I thought someone might have a web site that says "Hellow World "and I could use a free web site host to set that up in... run basic...
and access it from different computuers.
You can set Run Basic Preferences "Home Page project name:" to run your home page. Usually you have a web page here that gives the user various options you want to run. For example: 1. Hello World. 2. Please Sign in. 3. Web Search
Or maybe a web site that does searches with the httpget command.
Your web search option may ask them for a search and you could use one of the existing browsers to interface your search. See: rosettacode.org/wiki/Yahoo!_search_interface#Run_BASIC
Some web sites require an email and they send you a link and you click on that link to make your account active.... Does anyone have that code?
I run several applications from home. Most require a Login. This is maintained with SQLite. The Managers can set up accounts and determine their access levels. Each person gets a personal menu. When they sign in, only information they have access to shows up in their menu.
Ok By the numbers: 1. Lets assume you have a domain name. If not, they are usually around $10 / year. Godaddy usually has decent prices. www.godaddy.com/ Since most domains are already owned, you may have to enter several names before you find a open one.

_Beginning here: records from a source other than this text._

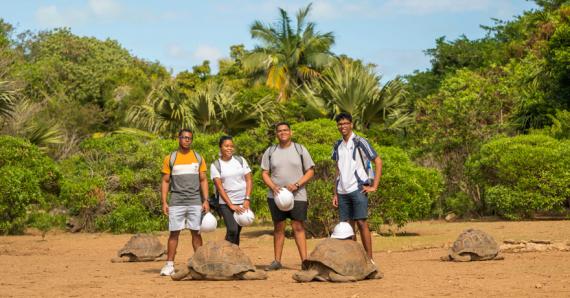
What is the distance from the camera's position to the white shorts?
10.0 meters

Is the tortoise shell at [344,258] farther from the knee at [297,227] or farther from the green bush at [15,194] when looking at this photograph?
the green bush at [15,194]

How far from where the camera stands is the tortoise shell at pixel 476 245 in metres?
11.2

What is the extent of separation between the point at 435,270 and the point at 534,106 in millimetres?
15288

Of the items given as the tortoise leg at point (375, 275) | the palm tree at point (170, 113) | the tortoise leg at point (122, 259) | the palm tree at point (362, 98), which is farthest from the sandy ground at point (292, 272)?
the palm tree at point (362, 98)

2. Your server usually listens for port 80. Some ISP's don't like you to set up servers, because they tend to be more active on the web. To see if it's blocked go to www.canyouseeme.org/ and check port 80 to see if it's blocked. If you use some other port like 8080 the user will enter the domain as www.myDomain.com:8080
For this discussion we will assume you are using a linksys router and you are using windows, and have Run Basic set to use port 80.
3. Your router assigns a IPv4 Address to each computer it talks to. Normally it's something like 192.168.1.100 To see what was assigned to your pc by your router go to the DOS prompt and type ipconfig. If you are using windows/7 then click the start button and enter cmd.
4. We now know your ip and what number your PC was assigned by the router. We need to tell the router what computer port 80 (the web service) will use so it knows where to send web request. Get into your router. To do that, in the URL type 188.8.131.52 and enter your username/password. Go to the "Accounting & Gaming" tab. This is usually called "Port Forwarding". In the "External Port" and "Internal Port" enter 80. Set the "Protocol" to Both. Now if your router has assigned your PC 192.168.1.100, enter that in the "To IP Address" and check Enabled on.
The web now know when someone enters www.myDomain.com that it should go to the compute assigned to 192.168.1.100.
5. There is still one other problem. How does the web know where to route your domain. This is done where you bought your domain. If you bought it at GoDaddy then sign in to GoDaddy with your account. Set your domain to point to your IP. You can get support from GoDaddy if your not sure how to do this. GoDaddy updates all the routers with your IP address.
Now when someone enters your Domain, it looks at the IP address setup in #5 and routes the message to your site. Your router then looks to see where to forward port 80 and sends the request to that computer..
But how does the port know to go to my website program on my computer.
It knows because you linked your domain name to your IP. When they enter your domain it goes to that domain's IP. If you don't have a domain then you can enter your IP directly in the URL to test this. If your IP is 184.108.40.206, to open your Run Basic with port 8080 then enter 220.127.116.11:8080 and it will ask for a user/pass.
Best to set it to 80 cause that's the default for web services.
What about my other RB programs I run on port 8080?
You can click on the "Launch in Browser" button on the Run BASIC Console. You can still run stuff locally even if other people are launching stuff on your Run BASIC from the web. In the Run BASIC "Preferences" tab set "Home page project name:" to whatever you want the people on the web to run. I'm running my Run BASIC behind Apache. So I left the the Run BASIC server port at 8008 since Apache uses port 80. I launch Run Basic projects from a button or a link on a web page as follows: <A HREF="http://www.myDomain.com:8008/seaside/go/runbasicpersonal?app=theRBapp" target="_blank">
is there a way to upload the RB program or a (compiled version) to the web?
Not sure why you would want to do this. The whole idea of Run BASIC Is to service web requests. But yes you can upload stuff to the users by linking them to a page where your files are located.
Normally we never want to upload programs to the users. We usually don't want them to have our code. They only see web pages produced by Run BASIC.